Extrait de page:
Google VS éditeurs : un combat de géants

Ne nous leurrons pas : c'est avant tout une affaire de gros sous. Il est clairement question de valeur économique et commerciale : c'est sur le marché publicitaire que le combat fait rage. Et pourtant, les arguments des éditeurs semblent tomber à l'eau étant donné que Google News ne propose aucune publicité. Le problème se situe plutôt dans la stratégie d'enfermement de Google. On le sait, l'internaute, une fois ferré, a tendance à naviguer exclusivement sur les services Google qui eux, proposent de la publicité. Lorsque l'on sait que cette dernière est devenue l'une des principales sources de revenus – voire de survie – de la presse, il n'est pas étonnant de voir les éditeurs monter au créneau.
Certes, Google pose une série de problèmes éthiques : le fonctionnement de Google News est opaque et la firme n'est ni propriétaire des sources qu'elle cite, ni de celles vers lesquelles elle renvoie. Comme à son habitude, Google se repose sur son hégémonie pour lancer des services sans consulter les autres parties concernées : en 2003, lors du lancement de Google News, les éditeurs de presse n'ont pas eu leur mot à dire.

« Don't be evil »

Et pourtant, on peut se demander si Google ne devient pas trop vite la cible privilégiée d'éditeurs de presse désemparés. Désemparés, Dassaut, Lagardère... Désemparée, la presse qui peine à s'adapter aux nouvelles stratégies numériques. Google, grand méchant loup ? Facile pour les patrons des grandes multinationales de se poser en victime plutôt que de s'interroger sur leur propre marge de manœuvre...
Il est indéniable que Google News permet aux éditeurs d'acquérir une visibilité plus grande sur le Net. Les chiffres le prouvent : 20 à 30 % des lecteurs du Monde.fr sont passés en amont par Google News. En tant que détenteur de la 7e place de site d'information d'actualité, Google News est un levier puissant de visibilité pour les éditeurs, du moins pour les contenus qu'ils proposent. L'information référencée par Google empêche-t-elle donc vraiment les internautes de se rendre sur les sites des éditeurs, ou développe-t-elle au contraire l'audience de ces sites ? Autrement dit : Google confisque-t-il la valeur créée par les journaux ou la redistribue-t-il ?
Soulignons en outre l'apparente injustice d'un tel projet : si l'on taxe Google parce qu'il renvoie vers du contenu d'éditeurs de presse, pourquoi ne pas taxer alors chaque personne qui serait amenée à faire de même ? Les particuliers, via les blogs, Facebook ou Twitter, devraient-ils payer une taxe lorsqu'ils proposent des liens hypertexte vers du contenu qui ne leur appartient pas ? Quid des questions de droit d'auteur ? En Irlande, ce genre de mesure est déjà une réalité...

Données présentées:

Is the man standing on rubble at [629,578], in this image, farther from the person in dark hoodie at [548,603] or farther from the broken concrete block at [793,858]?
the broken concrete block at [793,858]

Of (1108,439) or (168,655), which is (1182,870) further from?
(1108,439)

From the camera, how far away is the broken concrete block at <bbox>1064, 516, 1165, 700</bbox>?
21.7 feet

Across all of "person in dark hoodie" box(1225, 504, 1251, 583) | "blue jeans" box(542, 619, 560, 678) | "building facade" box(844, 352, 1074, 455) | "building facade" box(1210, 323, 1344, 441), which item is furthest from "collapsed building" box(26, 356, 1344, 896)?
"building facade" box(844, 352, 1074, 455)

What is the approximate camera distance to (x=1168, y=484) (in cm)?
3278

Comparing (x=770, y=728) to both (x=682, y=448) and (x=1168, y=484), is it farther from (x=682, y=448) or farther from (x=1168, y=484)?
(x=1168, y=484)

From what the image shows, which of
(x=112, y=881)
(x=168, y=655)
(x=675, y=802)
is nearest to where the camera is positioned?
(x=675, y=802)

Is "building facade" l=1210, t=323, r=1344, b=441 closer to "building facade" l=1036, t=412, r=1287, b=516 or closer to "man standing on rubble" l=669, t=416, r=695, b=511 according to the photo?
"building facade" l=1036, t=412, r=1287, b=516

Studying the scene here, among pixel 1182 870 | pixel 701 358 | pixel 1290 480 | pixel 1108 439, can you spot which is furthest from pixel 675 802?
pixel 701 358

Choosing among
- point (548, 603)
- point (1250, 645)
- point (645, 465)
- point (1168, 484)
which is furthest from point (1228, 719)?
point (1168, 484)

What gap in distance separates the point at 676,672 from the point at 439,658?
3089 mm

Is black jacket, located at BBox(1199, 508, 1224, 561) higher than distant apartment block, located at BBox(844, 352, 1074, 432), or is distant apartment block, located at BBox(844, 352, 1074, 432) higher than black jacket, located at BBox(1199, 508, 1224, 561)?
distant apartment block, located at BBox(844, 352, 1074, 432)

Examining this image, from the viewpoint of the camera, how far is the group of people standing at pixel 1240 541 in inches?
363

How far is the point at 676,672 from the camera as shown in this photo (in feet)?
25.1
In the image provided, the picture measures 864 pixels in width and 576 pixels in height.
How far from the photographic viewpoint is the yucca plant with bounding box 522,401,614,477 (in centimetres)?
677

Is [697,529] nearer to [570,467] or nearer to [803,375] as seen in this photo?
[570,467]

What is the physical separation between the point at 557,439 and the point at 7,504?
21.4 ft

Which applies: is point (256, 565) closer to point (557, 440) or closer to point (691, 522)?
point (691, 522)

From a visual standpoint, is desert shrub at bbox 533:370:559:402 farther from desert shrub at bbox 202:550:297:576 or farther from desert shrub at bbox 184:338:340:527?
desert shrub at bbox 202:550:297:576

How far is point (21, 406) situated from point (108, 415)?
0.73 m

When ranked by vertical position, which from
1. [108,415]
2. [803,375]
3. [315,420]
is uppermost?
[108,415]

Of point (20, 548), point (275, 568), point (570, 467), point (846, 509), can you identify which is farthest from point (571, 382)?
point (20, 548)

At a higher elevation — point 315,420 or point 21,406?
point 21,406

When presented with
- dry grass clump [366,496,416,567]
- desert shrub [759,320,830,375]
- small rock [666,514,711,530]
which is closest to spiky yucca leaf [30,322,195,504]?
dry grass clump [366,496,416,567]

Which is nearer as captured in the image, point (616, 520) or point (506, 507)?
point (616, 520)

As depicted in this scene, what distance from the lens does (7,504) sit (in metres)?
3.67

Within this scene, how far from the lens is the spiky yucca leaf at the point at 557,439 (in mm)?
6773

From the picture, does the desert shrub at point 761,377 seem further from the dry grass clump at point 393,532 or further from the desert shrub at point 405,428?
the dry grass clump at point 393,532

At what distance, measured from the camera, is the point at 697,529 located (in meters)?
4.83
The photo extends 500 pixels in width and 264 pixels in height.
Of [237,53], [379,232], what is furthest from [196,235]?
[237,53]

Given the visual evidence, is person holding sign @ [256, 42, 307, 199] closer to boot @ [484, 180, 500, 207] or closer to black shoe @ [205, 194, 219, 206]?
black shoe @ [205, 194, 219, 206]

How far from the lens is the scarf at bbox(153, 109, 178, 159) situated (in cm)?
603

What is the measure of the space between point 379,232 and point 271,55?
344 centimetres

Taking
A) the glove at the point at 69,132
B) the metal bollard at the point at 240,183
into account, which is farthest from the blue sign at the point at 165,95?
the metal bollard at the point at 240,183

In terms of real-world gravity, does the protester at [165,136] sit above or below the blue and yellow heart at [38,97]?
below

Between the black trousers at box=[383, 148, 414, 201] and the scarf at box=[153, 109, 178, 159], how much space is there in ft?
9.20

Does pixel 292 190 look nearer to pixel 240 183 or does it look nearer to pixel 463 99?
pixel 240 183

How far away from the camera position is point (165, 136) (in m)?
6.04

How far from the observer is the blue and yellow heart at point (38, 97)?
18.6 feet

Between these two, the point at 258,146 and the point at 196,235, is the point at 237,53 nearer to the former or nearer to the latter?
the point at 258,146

...

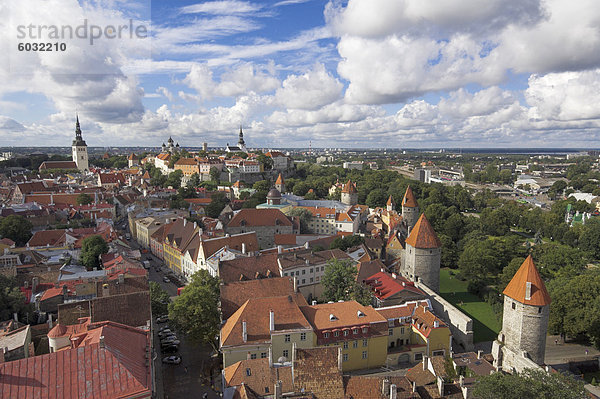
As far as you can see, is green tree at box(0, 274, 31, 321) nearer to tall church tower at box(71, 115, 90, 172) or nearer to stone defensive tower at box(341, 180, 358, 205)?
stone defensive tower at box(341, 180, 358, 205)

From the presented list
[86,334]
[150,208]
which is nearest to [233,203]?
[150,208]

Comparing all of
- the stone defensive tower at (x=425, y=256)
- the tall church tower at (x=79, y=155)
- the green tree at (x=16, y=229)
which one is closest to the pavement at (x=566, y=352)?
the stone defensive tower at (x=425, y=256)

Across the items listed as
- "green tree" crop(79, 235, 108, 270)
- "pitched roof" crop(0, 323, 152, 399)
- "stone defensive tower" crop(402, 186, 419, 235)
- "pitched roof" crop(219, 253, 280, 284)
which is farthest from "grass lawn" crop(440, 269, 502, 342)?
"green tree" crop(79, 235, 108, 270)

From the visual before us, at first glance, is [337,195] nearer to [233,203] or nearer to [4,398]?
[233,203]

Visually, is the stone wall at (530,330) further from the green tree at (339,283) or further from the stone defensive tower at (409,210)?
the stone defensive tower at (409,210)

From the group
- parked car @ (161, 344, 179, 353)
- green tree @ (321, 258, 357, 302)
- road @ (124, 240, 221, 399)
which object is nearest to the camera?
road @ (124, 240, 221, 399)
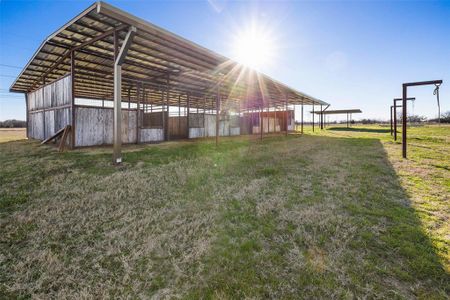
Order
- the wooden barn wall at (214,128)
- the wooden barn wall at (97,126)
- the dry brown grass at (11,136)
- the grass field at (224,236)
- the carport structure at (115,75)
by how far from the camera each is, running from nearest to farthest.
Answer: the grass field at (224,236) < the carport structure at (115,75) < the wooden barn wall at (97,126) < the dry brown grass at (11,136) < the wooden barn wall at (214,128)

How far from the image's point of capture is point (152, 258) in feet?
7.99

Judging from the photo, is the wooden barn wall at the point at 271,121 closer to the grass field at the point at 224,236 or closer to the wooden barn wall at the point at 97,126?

Consigne: Rédigez la suite du texte sur le conflit entre Google et les éditeurs de presse, en commençant juste après sa dernière phrase.

Réponse attendue:
Si la loi est votée en France, Google menace de déréférencer les sites des éditeurs de presse de son moteur de recherche. Les journaux retrouveraient-ils alors leur valeur d’antan ? Les éditeurs de presse oseront-ils réellement tenter l'expérience ? Google, ce maître chanteur, reste un indéniable tremplin, une passerelle entre les lecteurs et les éditeurs de presse.

Je t'aime, moi non plus

Finalement le problème n'est pas tant que Google confisque la valeur des journaux (donc du contenu produit par les éditeurs de presse), qu'il impose un renouvellement complet du travail des éditeurs. Ces derniers sont en effet obligés de s'adapter au fonctionnement de Google, et plus généralement de la nouvelle économie numérique.
Johan Hufnagel, l'un des créateurs du site Slate.fr, fermement opposé à une taxe Google, exhorte ainsi la presse à « utiliser ses talents de lobbying pour réclamer une véritable réforme de la fiscalité sur les multinationales » et à « investir réellement et massivement dans une vraie modernisation et la naissance de nouveaux modèles ». Plutôt que demander une taxe qui ne résoudrait rien, la presse doit miser davantage sur une stratégie d'adaptation grâce à une production d'information plus régulière, la création de comités de rédaction numérique dédiés ou encore des formations spécifiques portant sur l'information en ligne. Mais tout cela a un coût...
Le travail des éditeurs est certainement bouleversé par le numérique en général et la nouvelle économie qui le sous-tend, plutôt que par les services que proposent Google en particulier. Avant de combattre, autant s'assurer que l'on se trouve sur le même terrain : celui du partage de l'information...
Le débat reste ouvert !
NB : en Irlande, cet article nous aurait déjà coûté la modique somme de 500 €...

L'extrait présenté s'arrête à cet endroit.